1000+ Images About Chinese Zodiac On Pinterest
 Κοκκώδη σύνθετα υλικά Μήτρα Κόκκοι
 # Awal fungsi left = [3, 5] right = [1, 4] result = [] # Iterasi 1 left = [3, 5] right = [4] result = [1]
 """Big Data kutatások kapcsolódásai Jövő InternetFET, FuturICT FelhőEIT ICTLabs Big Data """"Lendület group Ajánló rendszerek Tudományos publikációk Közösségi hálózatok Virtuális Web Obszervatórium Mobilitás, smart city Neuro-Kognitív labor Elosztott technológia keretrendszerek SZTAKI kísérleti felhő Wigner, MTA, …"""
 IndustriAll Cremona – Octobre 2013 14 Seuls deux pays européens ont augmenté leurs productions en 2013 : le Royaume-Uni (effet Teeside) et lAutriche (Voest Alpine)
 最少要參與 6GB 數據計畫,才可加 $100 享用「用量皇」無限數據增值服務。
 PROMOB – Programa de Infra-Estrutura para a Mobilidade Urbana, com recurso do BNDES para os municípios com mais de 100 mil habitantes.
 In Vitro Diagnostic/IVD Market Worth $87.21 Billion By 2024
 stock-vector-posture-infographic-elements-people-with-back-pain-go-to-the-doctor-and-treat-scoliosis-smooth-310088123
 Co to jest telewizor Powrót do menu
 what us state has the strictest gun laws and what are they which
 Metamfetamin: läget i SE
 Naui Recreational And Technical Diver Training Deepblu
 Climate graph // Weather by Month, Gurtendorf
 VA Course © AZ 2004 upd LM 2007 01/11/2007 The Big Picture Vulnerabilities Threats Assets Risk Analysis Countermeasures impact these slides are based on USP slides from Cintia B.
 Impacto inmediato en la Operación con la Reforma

Work required ▸
Every entry must appear in the answer exactly as written.

Result of the task ▸
1000+ Images About Chinese Zodiac On Pinterest
 Κοκκώδη σύνθετα υλικά Μήτρα Κόκκοι
 # Awal fungsi left = [3, 5] right = [1, 4] result = [] # Iterasi 1 left = [3, 5] right = [4] result = [1]
 """Big Data kutatások kapcsolódásai Jövő InternetFET, FuturICT FelhőEIT ICTLabs Big Data """"Lendület group Ajánló rendszerek Tudományos publikációk Közösségi hálózatok Virtuális Web Obszervatórium Mobilitás, smart city Neuro-Kognitív labor Elosztott technológia keretrendszerek SZTAKI kísérleti felhő Wigner, MTA, …"""
 IndustriAll Cremona – Octobre 2013 14 Seuls deux pays européens ont augmenté leurs productions en 2013 : le Royaume-Uni (effet Teeside) et lAutriche (Voest Alpine)
 最少要參與 6GB 數據計畫,才可加 $100 享用「用量皇」無限數據增值服務。
 PROMOB – Programa de Infra-Estrutura para a Mobilidade Urbana, com recurso do BNDES para os municípios com mais de 100 mil habitantes.
 In Vitro Diagnostic/IVD Market Worth $87.21 Billion By 2024
 stock-vector-posture-infographic-elements-people-with-back-pain-go-to-the-doctor-and-treat-scoliosis-smooth-310088123
 Co to jest telewizor Powrót do menu
 what us state has the strictest gun laws and what are they which
 Metamfetamin: läget i SE
 Naui Recreational And Technical Diver Training Deepblu
 Climate graph // Weather by Month, Gurtendorf
 VA Course © AZ 2004 upd LM 2007 01/11/2007 The Big Picture Vulnerabilities Threats Assets Risk Analysis Countermeasures impact these slides are based on USP slides from Cintia B.
 Impacto inmediato en la Operación con la Reforma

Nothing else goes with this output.